(Stored data entries)
§
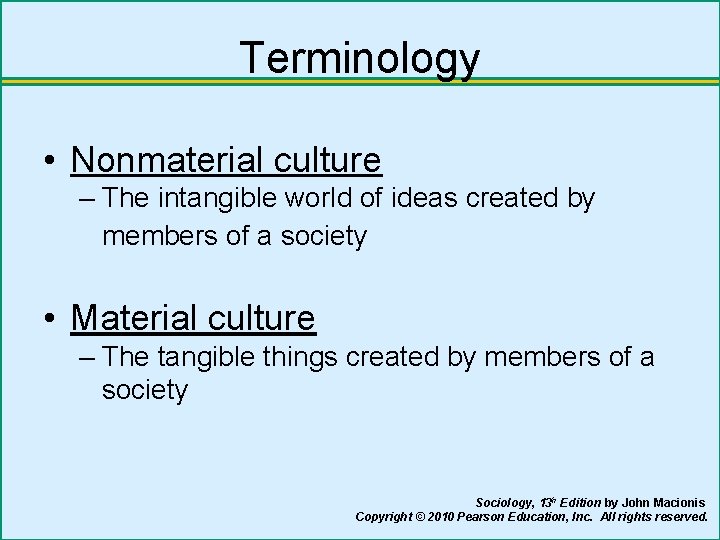 Terminology

• Nonmaterial culture
– The intangible world of ideas created by members of a society

• Material culture
– The tangible things created by members of a society

Sociology, 13th Edition by John Macionis
Copyright © 2010 Pearson Education, Inc. All rights reserved.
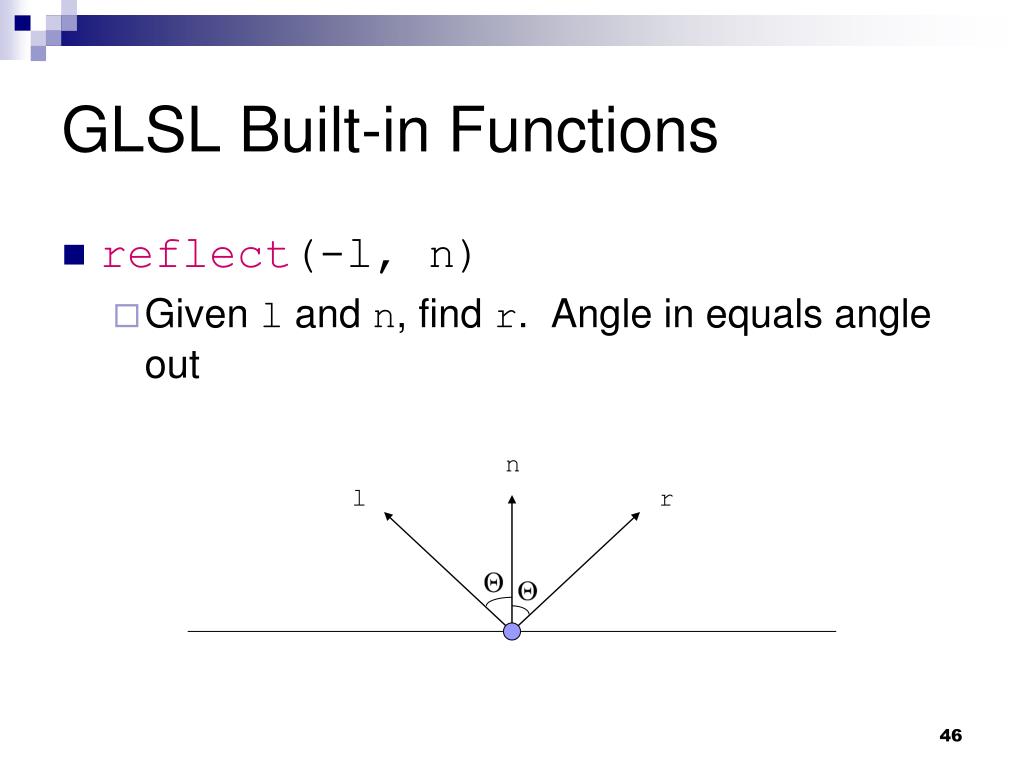 GLSL Built-in Functions

reflect(-l, n)

Given l and n, find r. Angle in equals angle out

n
l
r
Θ
Θ

46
§
→ **TASK REQUIREMENTS**
Every line from the one holding "Copyright © 2010" through the final line of the data above is to be reproduced exactly, both ends included, with the pictures left out.

→ **SOLUTION BELOW**
Copyright © 2010 Pearson Education, Inc. All rights reserved.
 GLSL Built-in Functions

reflect(-l, n)

Given l and n, find r. Angle in equals angle out

n
l
r
Θ
Θ

46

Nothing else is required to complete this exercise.